What does a t-test do?

-A t-test allows us to compare the means of two groups, and determine how likely the difference between them is due to chance only (rather than to the "treatment" (Ind. Var.)

Labeling an ICC model

-Based on single vs average ratings --Most reliability studies are based on comparison of scores from individual raters, but there are times when the mean of several raters or ratings may be used as the unit of reliability (e.g., w/unstable measurements) -Classified using two numbers in parentheses --The first number is the model (1, 2, or 3) --The second number indicates whether it is a single measurement or avg of several measurements (k) --Example: Model (2,k), Model (3,1), Model (1,k) --Must always indicate the type of ICC being used

ICC advantages

-Can assess reliability among two or more sets of ratings giving it broad clinical applicability -Does not require the same number of raters for each subject → provides more flexibility in clinical studies -Designed for interval/ratio data, but can be applied to ordinal scale when intervals are assumed equal -Can also be used with dichotomous variables (e.g., presence or absence of impairment) -There are three ICC models, but six different "formulas"; base selection on purpose of the study, study design, and type of measurements (DVs)

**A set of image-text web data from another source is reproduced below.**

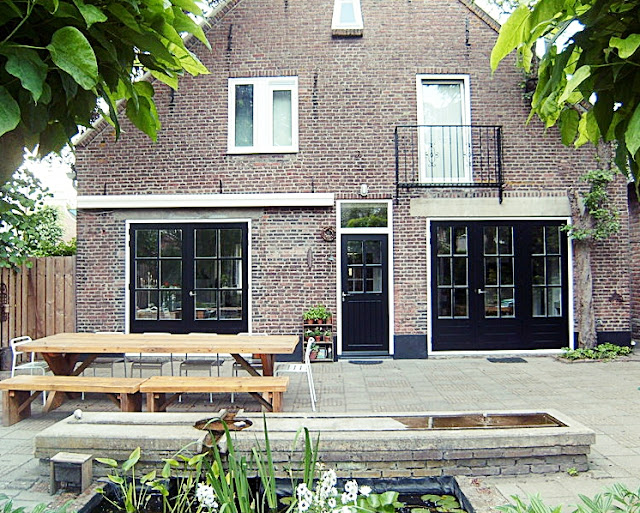 Seasonsofmyhome eigen huis en tuin for Hoofdbord maken eigen huis en tuin
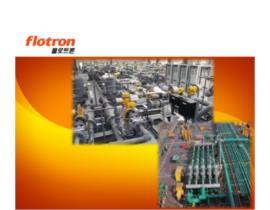 Flotron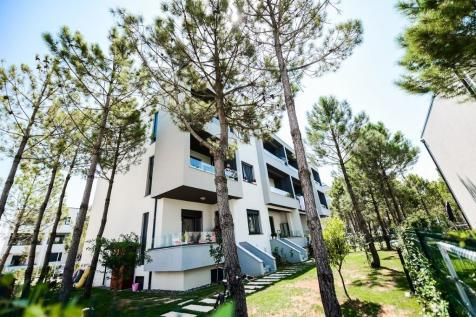 Groovy Property For Sale In Albania Rightmove Home Interior And Landscaping Palasignezvosmurscom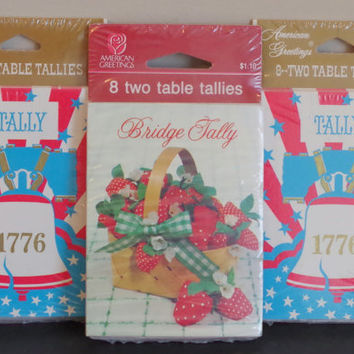 Vintage Bridge Tally Cards- UNUSED Original Packaging- American Greetings Bridge Score Cards- 3 Packs of NIP Bridge Card Game Supplies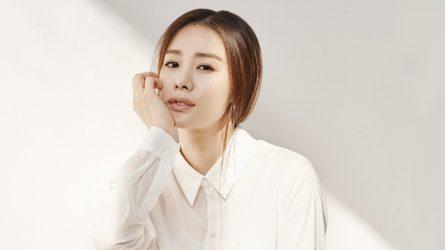 Kim Hyun Joo -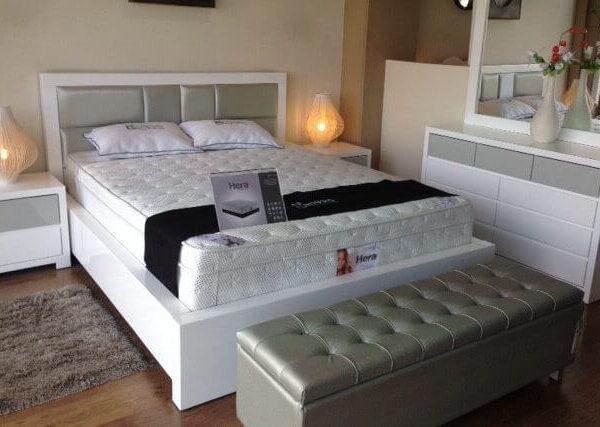 חדר שינה קומפלט דגם בן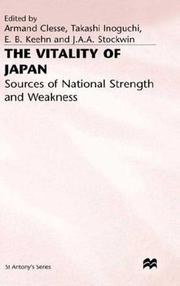 Cover of: The Vitality of Japan |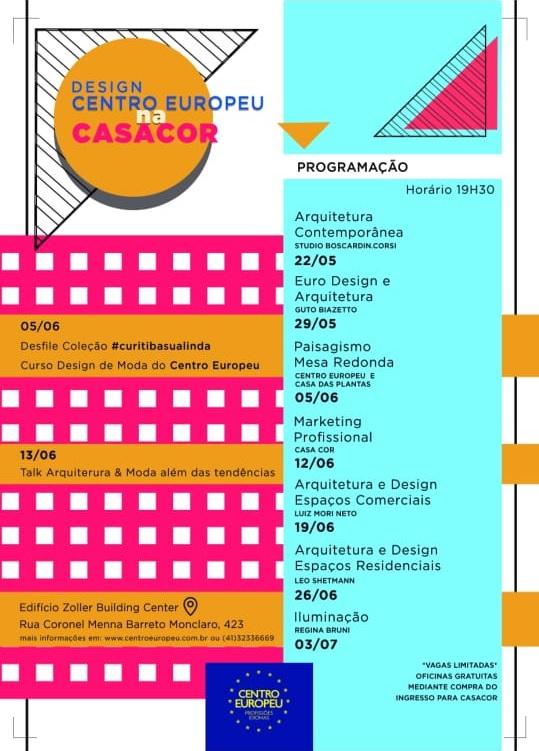 Está acabando! Últimos dias para votar no seu ambiente favorito da Casa Cor Paraná 2019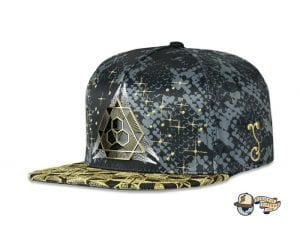 Celestial Serpent Black Fitted Cap by Grassroots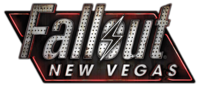 Fallout NV logo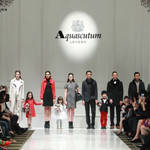 Aquascutum发布会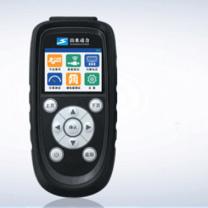 山水动力CAN总线分析仪 can线检测氮氧仪表继电器引脚电压诊断仪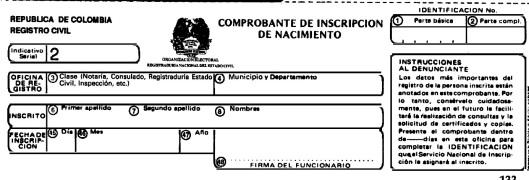ColombiaRegistroCivilNacimiento1.jpg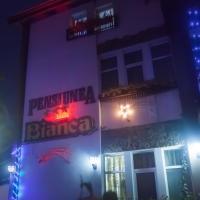 Pensiunea Bianca, hotel in Botoşani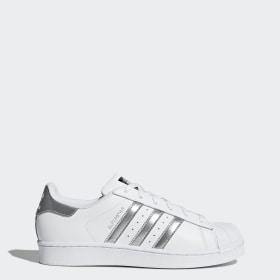 Adidas Superstar Holographischen Streifen , Adidas Schuhe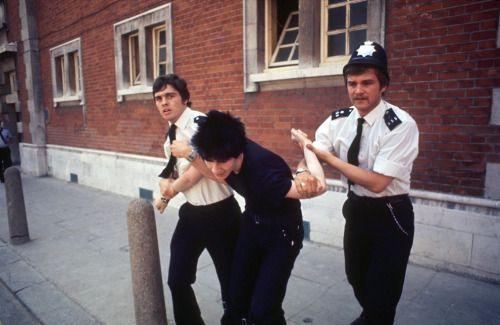 London, 1977. REX USA/PAUL REVERE https://www.facebook.com/bananametallurgica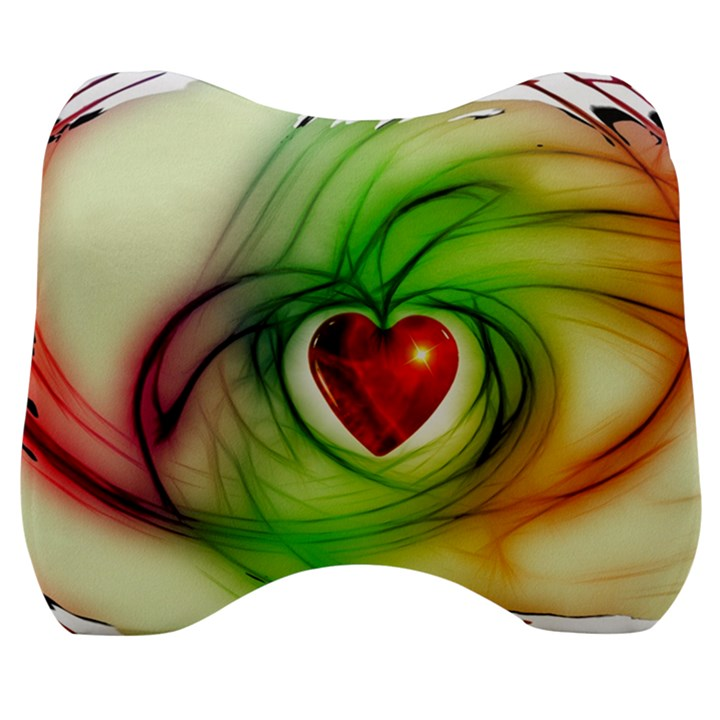Heart Love Luck Abstract Velour Head Support Cushion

What is a correlational relationship?

-Changes in one variable accompany changes in another -Such covariation does not mean that changes in one variable cause changes in another

Independent sample t-test

-Compares the averages of two samples that are selected independently of each other (the subjects in the two groups are not the same people... one group has 10 people and another has 9) -When to use: Statistical difference between two groups Statistical difference between two interventions Statistical difference between two change scores -When to not use: comparing more than 2 groups, continuous outcome that is not normally distributed, ordinal/ranked data

What to consider when choosing a nonparametric test

-Data/measures DO NOT appear to have population normality and homogeneity of variance; -Variables may not have been studied sufficiently to support the above assumptions -Nonparametric tests require fewer statistical assumptions -Small clinical samples or convenience samples cannot automatically be assumed to be representative of a larger normal distribution -Some pathological populations have "built in" skew, (e.g. the population of people with Parkinson's on a motor coordination test) -Nonparametric tests can also be appropriate for interval and ratio data when distributions are skewed or w/ a small sample -ordinal data: MMT, FIM scores

Confidence interval

-Describes the range of scores along the normal distribution of a sample, wherein the "true" population mean is contained. -The "wiggle room" to allow you to be in the range of what the population mean should be -Based on the sample mean and its standard error (standard deviation = SD). -A 95% CI is 2.0 SD wide; it is +/- 1.0 SD's on either side of the sample mean. Expressed as probability % "We are 95% sure the population mean will fall within this interval" So if m=40, and s= 1.96, the CI is from 37.33 to 42.67 -Formula: CI = X +/- (z) sX --Z-score for 95th = 1.96 --Z-score for 99th = 2.576 -The confidence limits get wider as the confidence level increases (99th confidence interval is 3 SD wide) -The choice of 95th or 99th depends on the nature of the variables being studied and the researcher's desired level of accuracy. If they want to be more accurate, the use the 99th percentile

effect size

-Distribution-based approach used to assess the degree of change in a group of patients to determine the effectiveness of an intervention and to generalize the results to others -Effect Size --Standardized measure of change from baseline to final measurement --Provides information on the magnitude of change in standardized units --Not affected by sample but may vary among samples with different baseline variability --Evaluated using the following: Mean change/SD of baseline scores = < 0.20=small change; 0.50-0.80 = moderate change, and > 0.80 = large change

Ruling in and ruling out

-High levels of sensitivity and specificity provide a certain level of confidence in interpretation SpPin (Spin Rules In): With high Specificity, a Positive test rules IN the diagnosis --A highly specific test will properly identify most of the patients who do not have the disorder, so if it is so good at finding those who are "normal" then someone who gets a "+" result likely does have it -SnNout (Snout Rules Out): With high Sensitivity, a Negative test rules OUT the diagnosis --A highly sensitive test will properly identify most of the patients who do have the disorder, so if it is so good at finding those who do have the condition then someone who gets a "-" result likely does not have it

How to know which test when looking at SPSS?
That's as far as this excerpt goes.